Side Effects       Final Cut Score: 70%


This is no easy assignment.

Reviewing a film whose success hinges on a plot swerve makes writing about said film somewhat restrictive. It's not like I can say: "Character X bites the dust", "Character Y is the killer" or "Character Z gets played". So with Side Effects let's go generic: "Not everyone is who they seem to be".

Unfortunately that's the major malfunction with Steven Soderbergh's wannabe-Hitchcockian, OD'd-on-pharmaceuticals thriller, everyone is who they seem to be and its big twist is telegraphed so soon after its start, there's zero shock value and zero suspense as the film plods towards its pathetically pat ending.
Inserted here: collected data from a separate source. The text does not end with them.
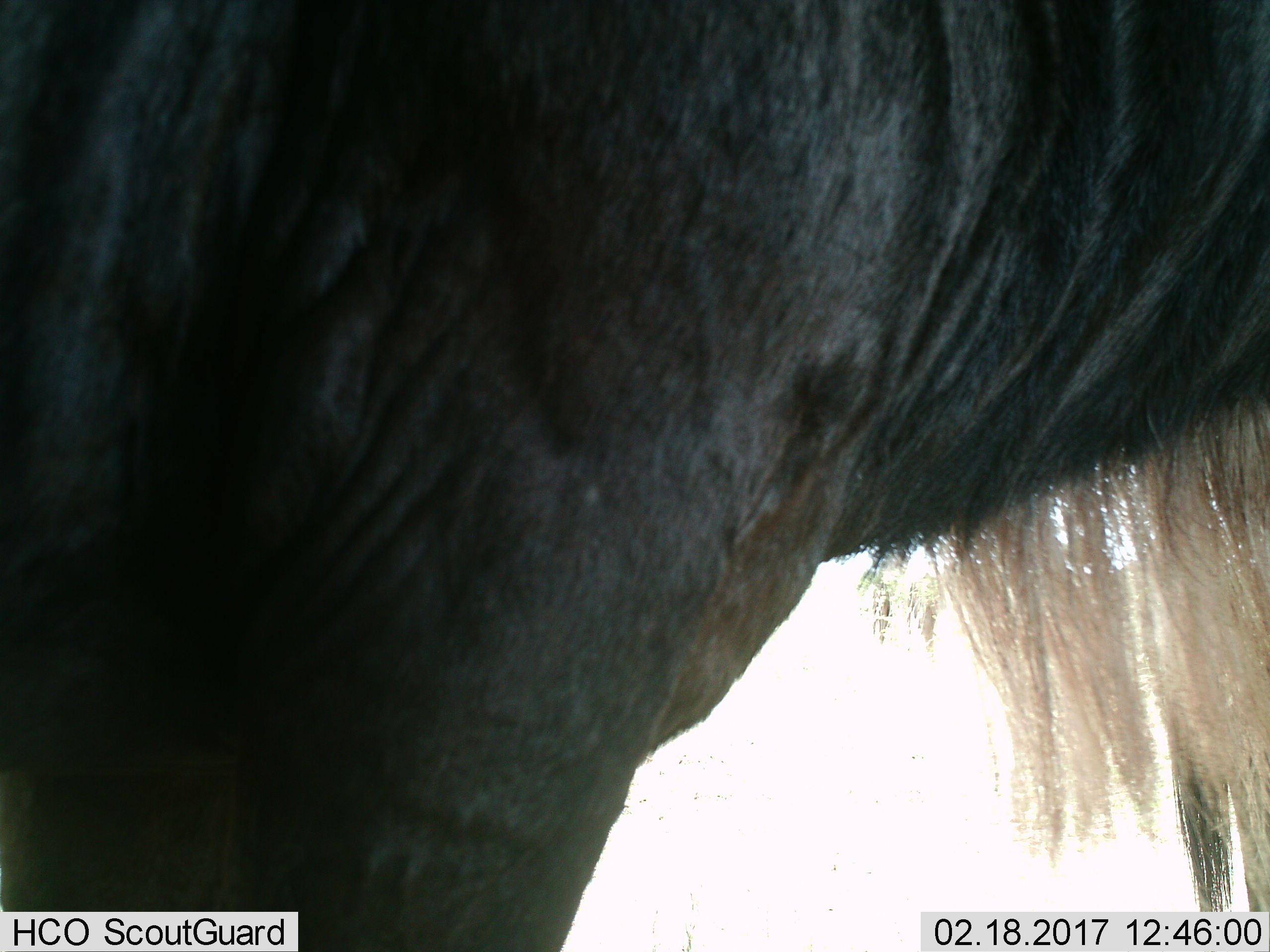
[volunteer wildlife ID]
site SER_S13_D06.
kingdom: Animalia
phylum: Chordata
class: Mammalia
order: Artiodactyla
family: Bovidae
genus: Connochaetes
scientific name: Connochaetes taurinus taurinus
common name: blue wildebeest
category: wildebeestblue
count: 1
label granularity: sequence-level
The rail-thin Rooney Mara stars as Emily, a depressed New Yorker who gets a bit of a mood boost with her hubby's (Channing Tatum in what qualifies as a cameo) release from prison after an extended stay for insider trading. Though it's good for a romp in the sack or two, the reunion isn't sizzling enough to break Emily's gloom and doom cycle as she falls under the care of a doctor (Jude Law) who specializes in prescribing the perfect SSRI for any mental malady.

With Zoloft not cutting it, Emily - thanks to a nudge from her mysterious former doctor (Catherine Zeta-Jones) - starts popping the hottest antidepressant Ablixa. But the lame-named drug carries a nasty side effect along with it: a proclivity to do really, really bad things while sleepwalking.
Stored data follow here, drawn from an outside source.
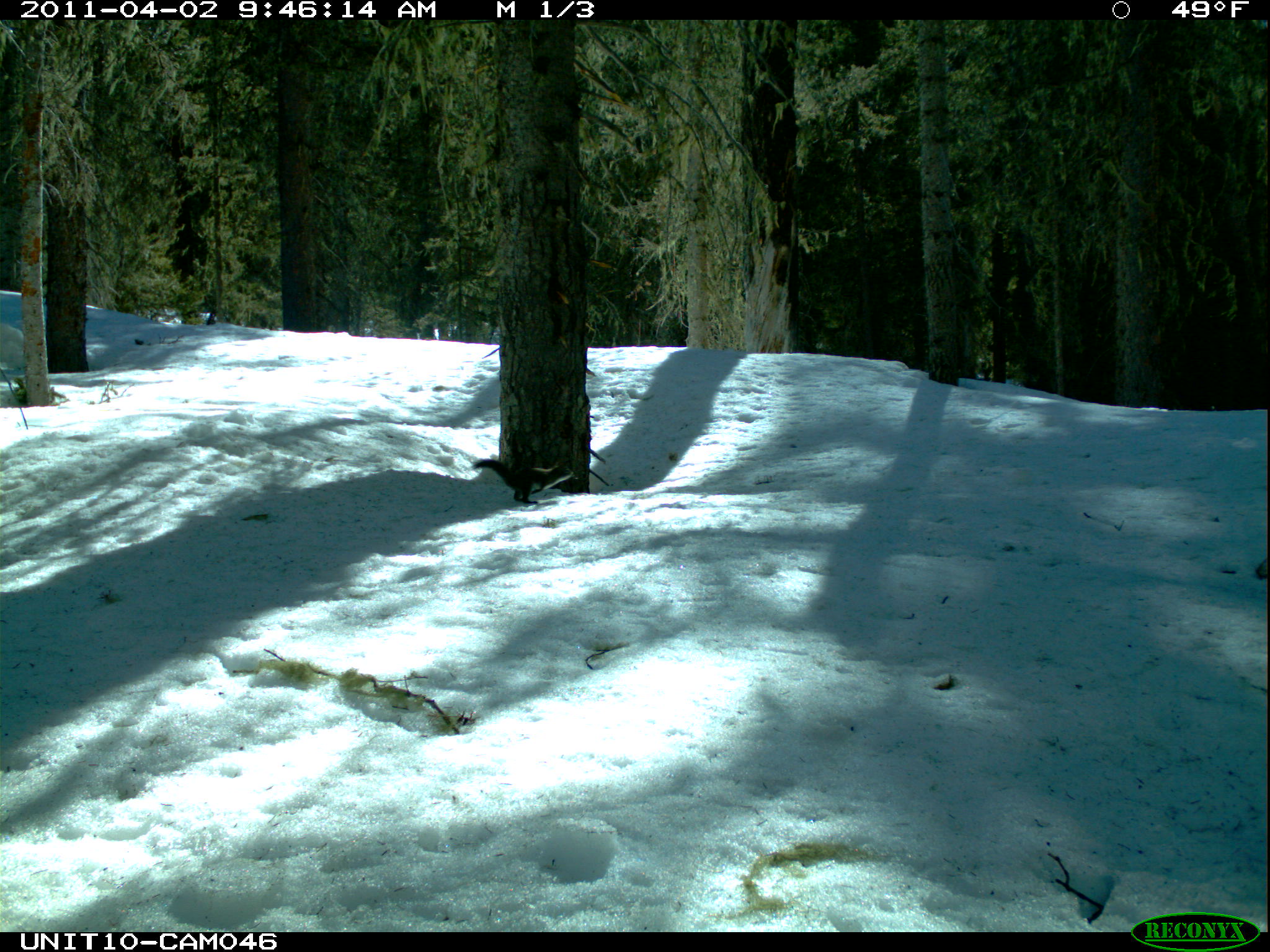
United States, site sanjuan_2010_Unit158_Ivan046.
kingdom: Animalia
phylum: Chordata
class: Mammalia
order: Rodentia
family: Sciuridae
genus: Tamiasciurus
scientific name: Tamiasciurus hudsonicus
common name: american red squirrel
As I fear I'm treading perilously close to the spoilage line – synopsis kaput.

Working with Soderbergh for a third time, writer Scott Z. Burns' (The Informant!, Contagion) screenplay is as over-medicated as the society we inhabit – any of the 77 incarnations of CSI serve up a similar swerved plotline on a weekly basis.

And it's not like figuring out caper is difficult. For a man who purportedly graduated from med school, Law isn't exactly quick on the draw putting the preschool-sized pieces of the puzzle together. Though it's a ridiculously telling remark by Zeta-Jones early on that spoils everything that follows.
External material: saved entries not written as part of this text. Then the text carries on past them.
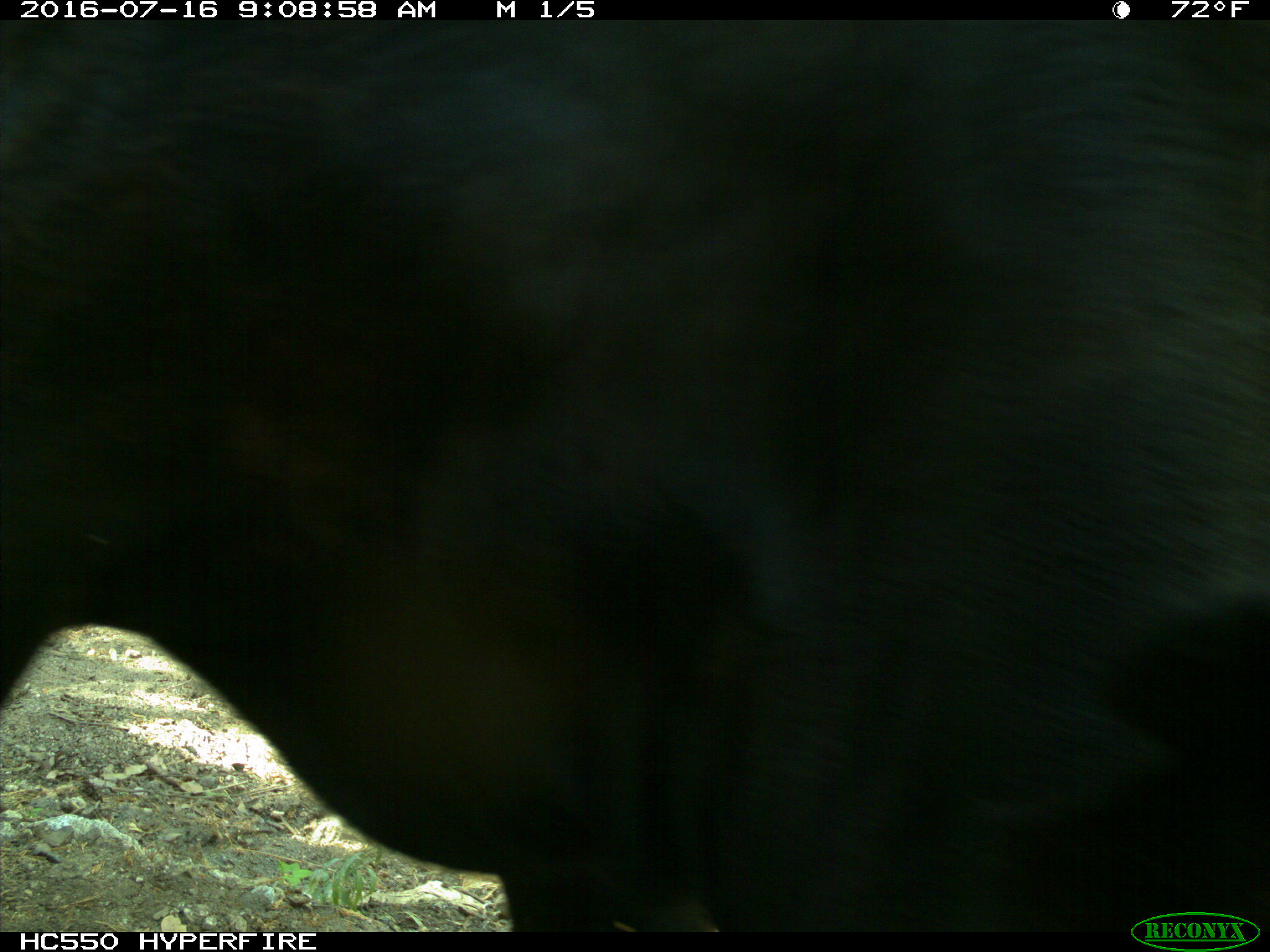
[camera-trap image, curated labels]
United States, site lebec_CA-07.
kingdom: Animalia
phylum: Chordata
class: Mammalia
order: Artiodactyla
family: Bovidae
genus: Bos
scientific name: Bos taurus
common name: domestic cow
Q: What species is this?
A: Bos taurus (domestic cow).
If - as he's hinted - this is Soderbergh's swan song, it's a shame he didn't quit one project prior. Where Soderbergh's skills elevated Magic Mike's entertainment value exponentially, Side Effects and its listless script drags Soderbergh down to an also-ran level.

But what'd you expect? Regardless of the talent behind - and in front of - the cam, it's February, the dregs of the cinematic season. When you examine Side Effects in that light, Soderbergh succeeds, he fills the season's presupposed prescription of blah with ease.